As modern energy production techniques move away from monolithic, fossil-fuel-driven generation facilities, heuristics for the development and maintenance of distributed renewable energy systems must be developed; furthermore, antiquated heuristics undervalue renewable energy and ignore externalities.
The objective of this project was to facilitate the advancement of new decision-making paradigms by incorporating sustainable energy sources into distribution-level simulation software. Specifically, this report describes the development and implementation of wind-turbine add-ons to an open-source distribution-network simulation and analysis tool called Gridlab-D. The additions include single- and multiple-turbine simulation objects that estimate power generation based on climate data (an existing part of the simulation tool) and user-defined turbine parameters.

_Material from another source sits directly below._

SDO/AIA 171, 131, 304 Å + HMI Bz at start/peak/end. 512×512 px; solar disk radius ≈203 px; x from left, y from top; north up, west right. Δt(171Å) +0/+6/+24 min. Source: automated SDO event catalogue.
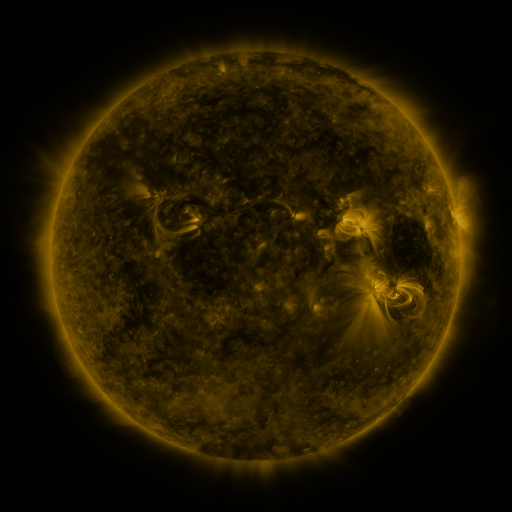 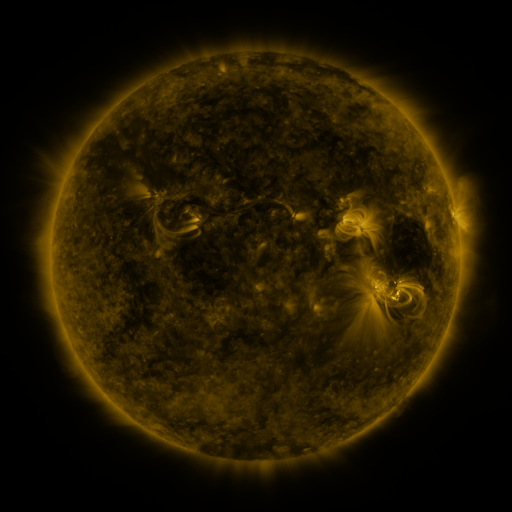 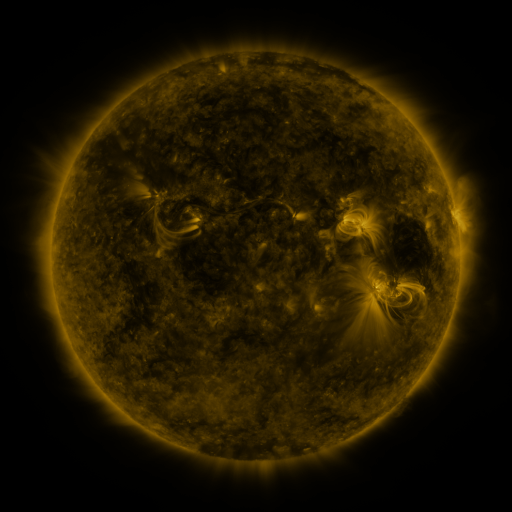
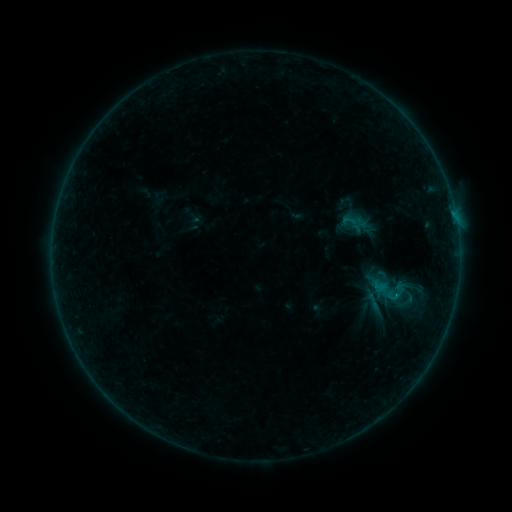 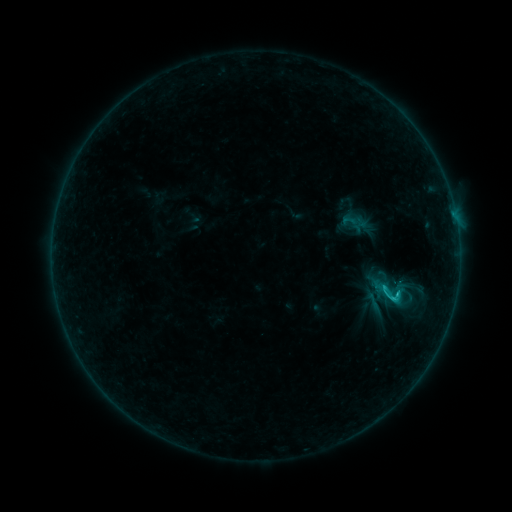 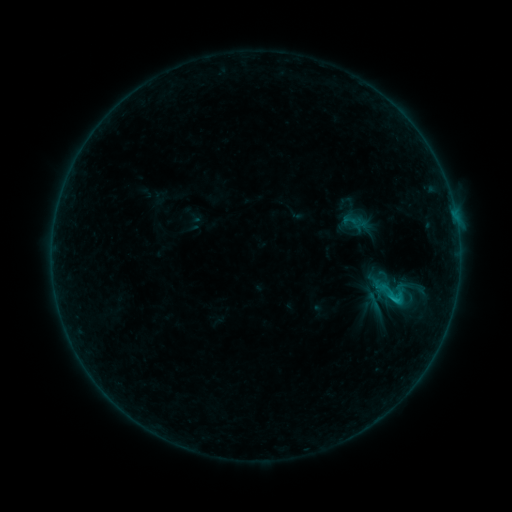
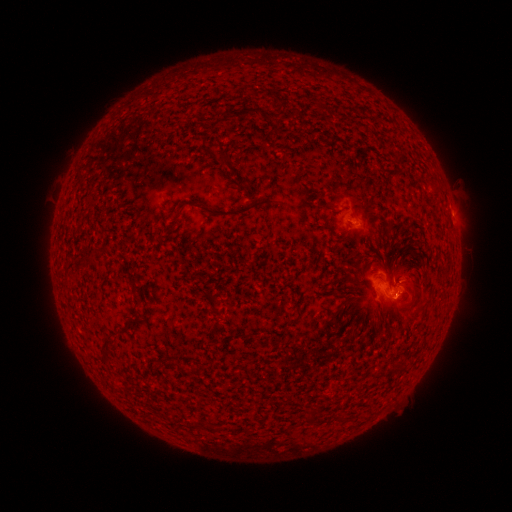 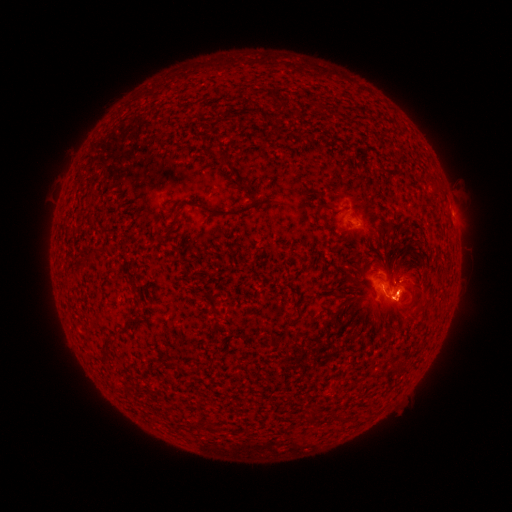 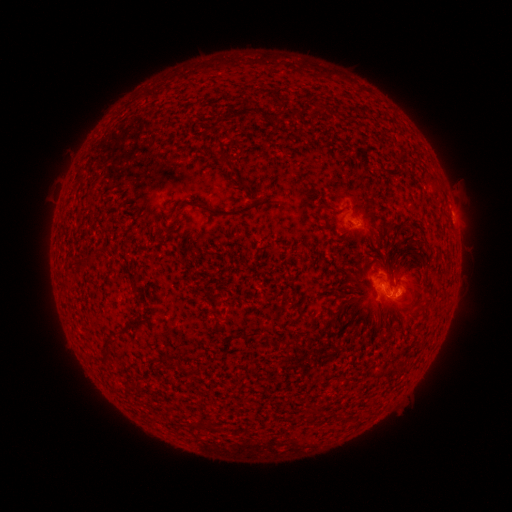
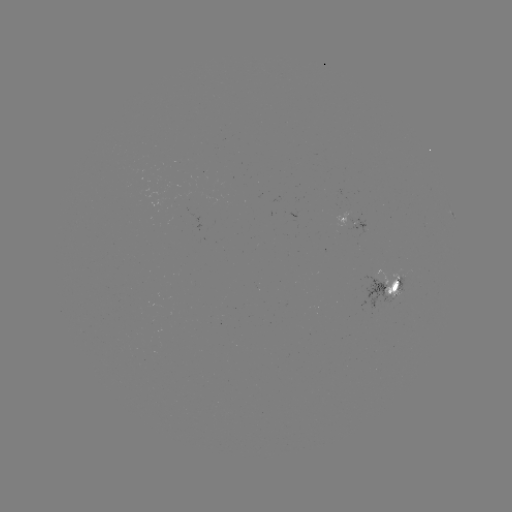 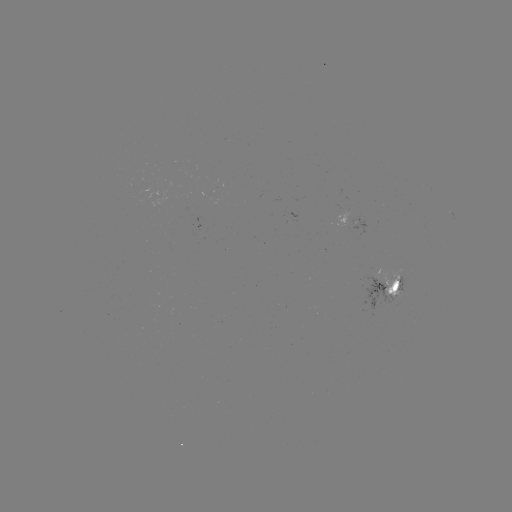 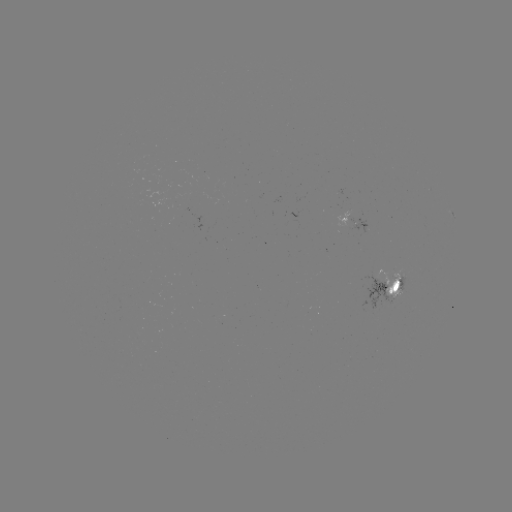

The resulting software was verified by comparing the expected and observed power output for each turbine model. These values were calculated externally in MATLAB and then compared with the output of Gridlab-D for the same weather information. Retrospective software validation was carried out by using real-world turbine data from NREL, Weaver Wind, and Middelgrundens Wind Turbine Cooperative to generate model parameters. The resulting parameters were plugged into Gridlab-D (compiled with the new models) along with observed wind data, and then the simulated output was compared to the observed wind power output. Further work in this area could entail reproducing existing wind integration studies on the Gridlab-D platform. This would allow researchers to directly compare studies that were originally carried out in disparate simulation environments.